Page MenuHomePhabricator

[AMDGPU] Fold brcond (setcc zext(i1 x), 1, ne) -> brcond x

Authored by rampitec on Nov 28 2018, 2:34 PM.


Diff Detail

Event Timeline

rampitec created this revision.Nov 28 2018, 2:34 PM

Should this be a generic combine?


sext should also be OK


Can't this be reduced further?

rampitec marked 2 inline comments as done.Nov 28 2018, 3:04 PM

Should this be a generic combine?

I tried to make it generic but got real regression in ARM (tests 2007-05-09-tailmerge-2.ll and 2007-05-22-tailmerge-3.ll). The tail merge did not happen when expected. Turns out that is not unconditionally good regardless of the target.


sext would mean comparison with -1, not with 1 and does not really happen.
I can add it, but it will complicate the code.

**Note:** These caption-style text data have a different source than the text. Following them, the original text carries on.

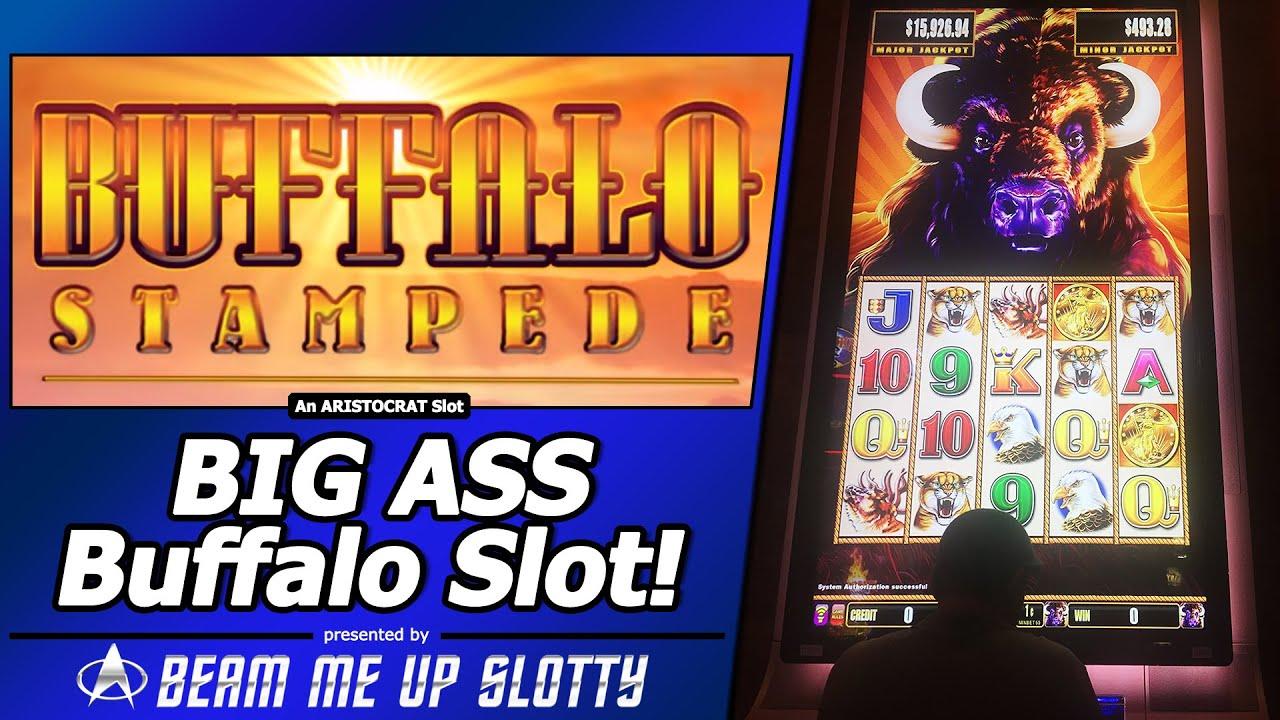 "big ass buffalo stampede slot - super big win in new ""behemoth"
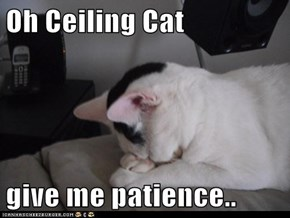 Oh Ceiling Cat  give me patience..
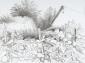 Moestuin Acquoy. tekening O.I. inkt. 50x65 cm.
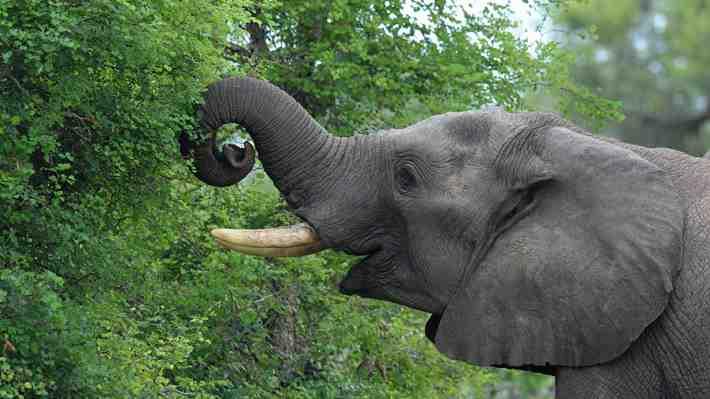 Nueve elefantes murieron electrocutados en Botsuana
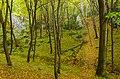 Gmina Zabierzów, Poland - panoramio (131).jpg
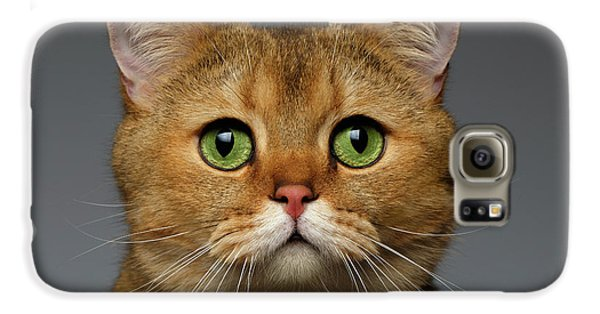 Closeup Golden British Cat With  Green Eyes On Gray Galaxy S6 Case by Sergey Taran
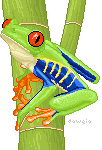 Red-Eyed Tree Frog by Daweia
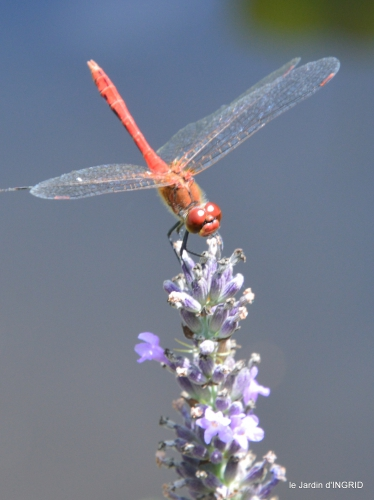 libellules,papillon,jardin,Froidefond,David,Meyrals 005.JPG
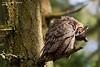 Great-horned Owl grooming .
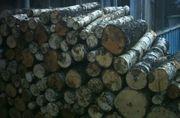 Kaminholz Brennholz Feuerholz Birke auf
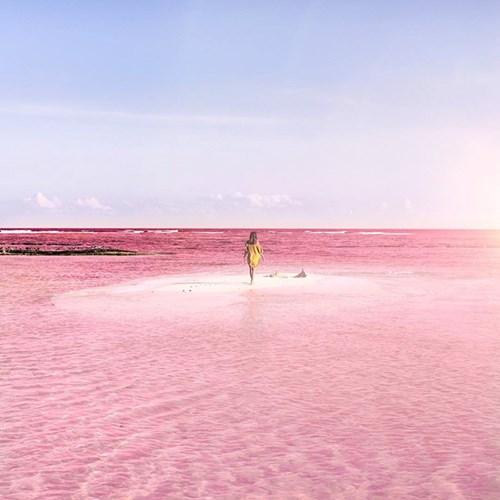 """Vẻ đẹp siêu thực của hồ nước hồng có """"1-0-2"""" ở Mexico - 5"""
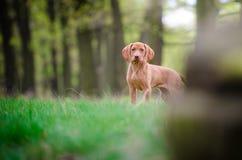 Perrito viejo de diez semanas del perro del vizsla en el más forrest de tiempo de primavera Fotos de archivo libres de regalías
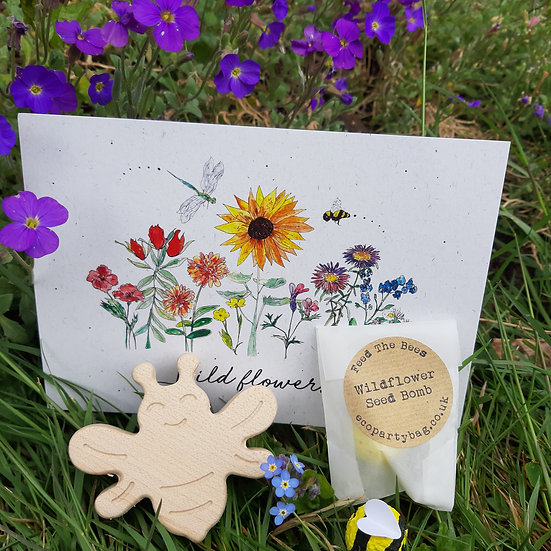 Wooden Bee And Seed Bomb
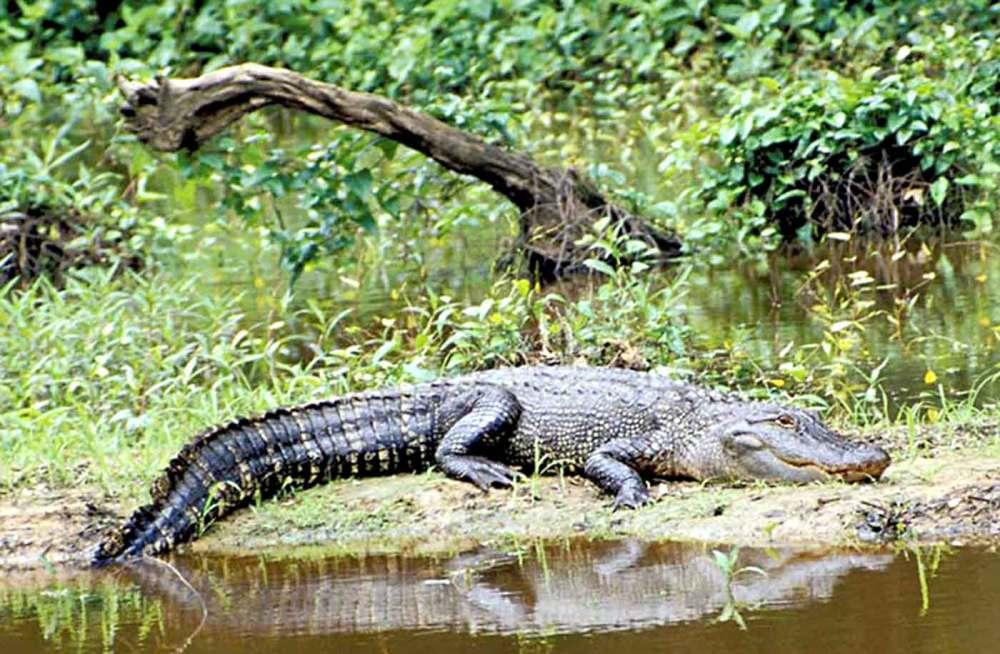 medium resolution of 2018 2019 alligator seasons regulations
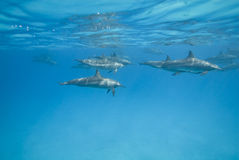 Swimming Spinner dolphins in the wild. Swimming Spinner dolphins (Stenella longirostris) in the wild. Sataya, Southern Red Sea, Egypt Royalty Free Stock Image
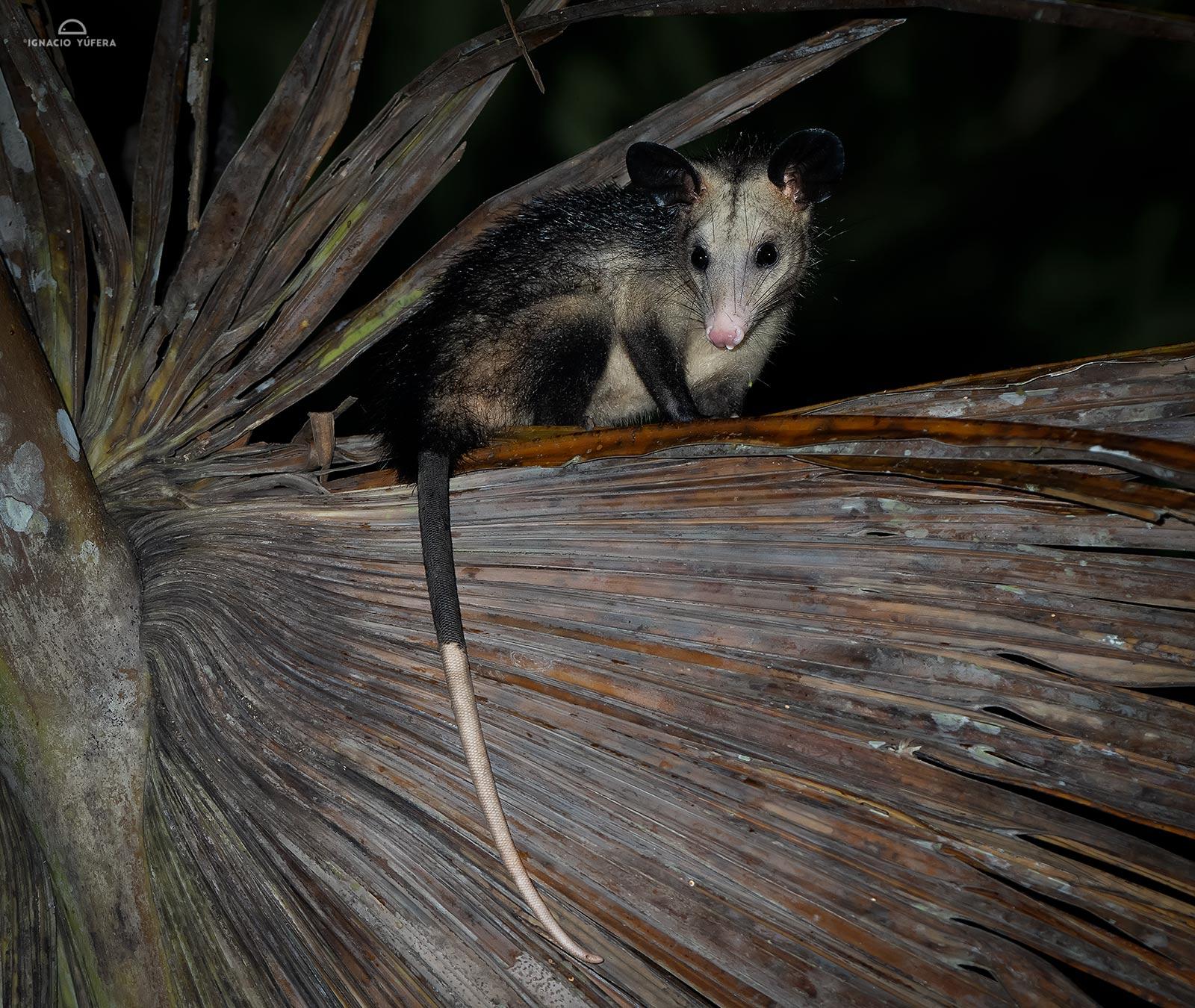 Common Opossum (Didelphis marsupialis), Madre de Dios, Peru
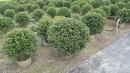 景觀樹木,庭園造景樹木,綠化樹木,園藝樹苗,道路用樹-5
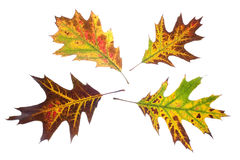 Autumn oak leaves Stock Images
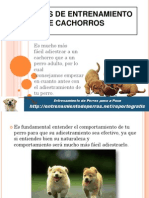 TÉCNICAS DE ENTRENAMIENTO DE CACHORROS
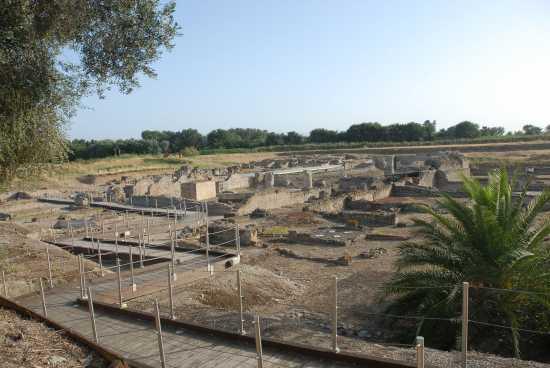 anfiteatro romano - Sibari (3845 clic)
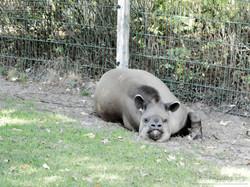 Tapir  (2)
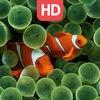 Aquarium live HD Wallpapers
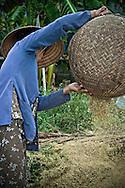 An old vietnamese woman overturns a wicker basket full of rice seeds. Khanh Hoa province, Vietnam, Asia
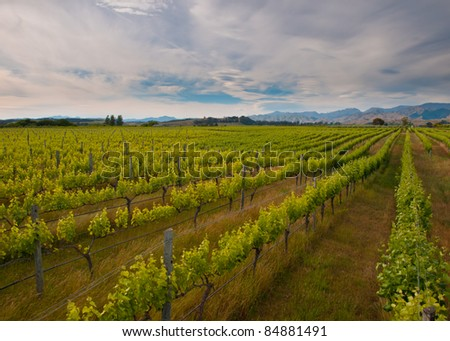 new zealand vineyard overview with hills backdrop - stock photo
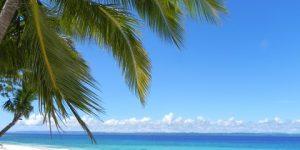beach-sea-coast-tree-ocean-shore-696848-pxhere.com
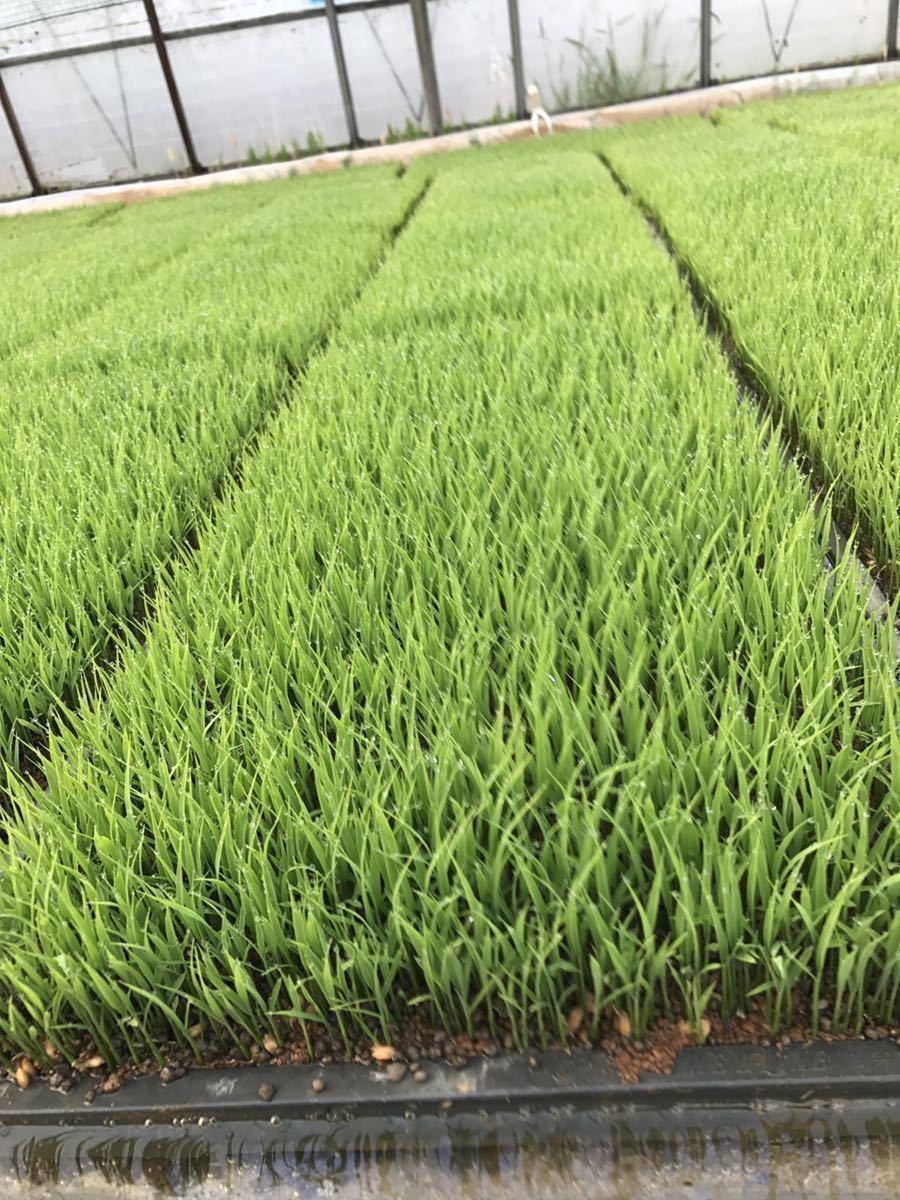 令和2年産 宮城県産 ひとめぼれ 特別栽培米 玄米20Kg 精米可 小分け可_画像2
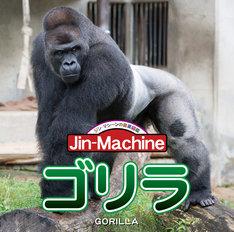 Jin-Machine「ゴリラ」ヒガシローランドゴリラ盤ジャケット
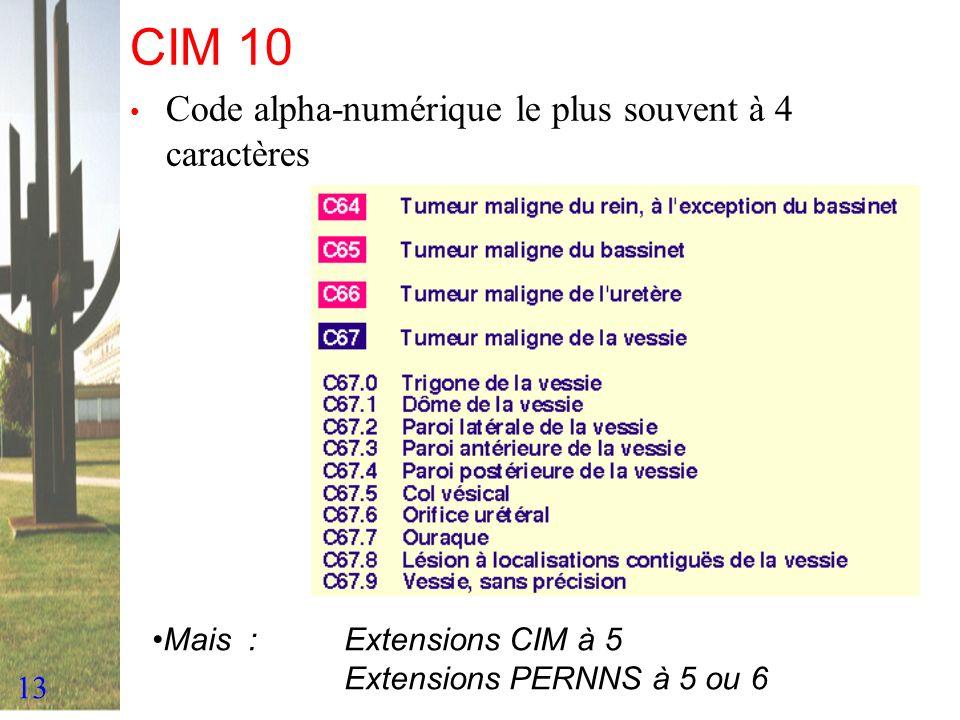 13 CIM 10 Code alpha-numérique le plus souvent à 4 caractères Mais :Extensions CIM à 5 Extensions PERNNS à 5 ou 6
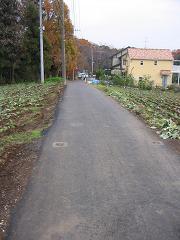 20061221113048.jpg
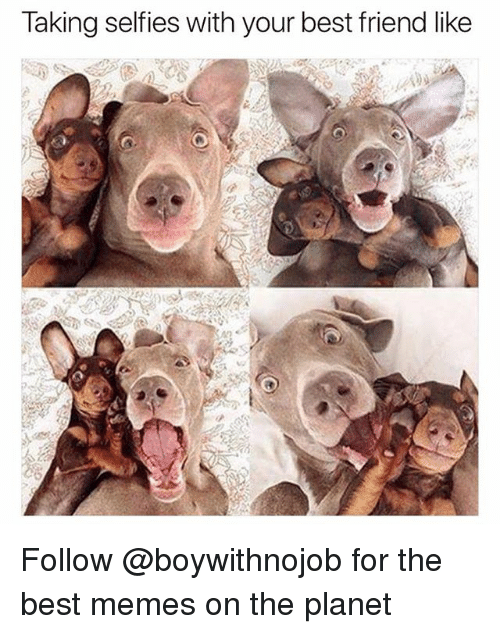 Best Friend, Funny, and Memes: Taking selfies with your best friend like Follow @boywithnojob for the best memes on the planet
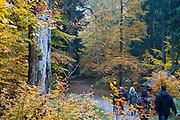 Wanderer, Herbst Wald bei Hinterhermsdorf, Sächsische Schweiz, Elbsandsteingebirge, Sachsen, Deutschland | walkers, autumn forest near Hinterhermsdorf, Saxon Switzerland, Saxony, Germany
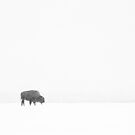 Where the Buffalo Roam by PGornell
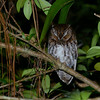 Bearded Screech-Owl (Megascops barbarus) San Christobal, Chiapas, Mexico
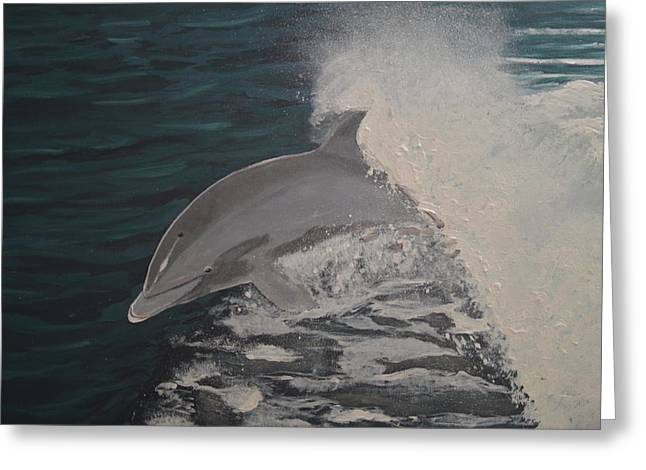 Dolphin In The Wake Greeting Card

I do not think so. That is the final code produced:

        s_and_b64 vcc, exec, s[12:13]
        s_cbranch_vccz BB0_4
; %bb.3:                                ; %bb132
                                        ;   in Loop: Header=BB0_2 Depth=2
        s_add_u32 s4, s8, s14
        s_addc_u32 s5, s9, s15
        s_branch BB0_5

As you may see we do not change exec here, just test it.

rampitec updated this revision to Diff 175780.Nov 28 2018, 3:31 PM
rampitec marked an inline comment as done.

Added sext handling.

mareko added a subscriber: mareko.Nov 28 2018, 5:04 PM
mareko added inline comments.

How do you know OrigCC is setcc? It could also be any bitwise op.

rampitec marked an inline comment as done.Nov 28 2018, 5:08 PM
rampitec added inline comments.

I do not need to kbow it, it can be anything producing i1. An i1 value will become sreg64 and will be directly used. In fact in the testcase it is not setcc, it is CopyFromReg.

rampitec planned changes to this revision.Nov 28 2018, 7:48 PM

It does not validate in some tests. I will investigate it as I do not see right away what is wrong.

rampitec abandoned this revision.Nov 29 2018, 6:31 AM

The error is that condition is actually has to be negated. However, if I just negate it it goes into an endless loop inside the combiner. I need to fix our BRCOND lowering instead.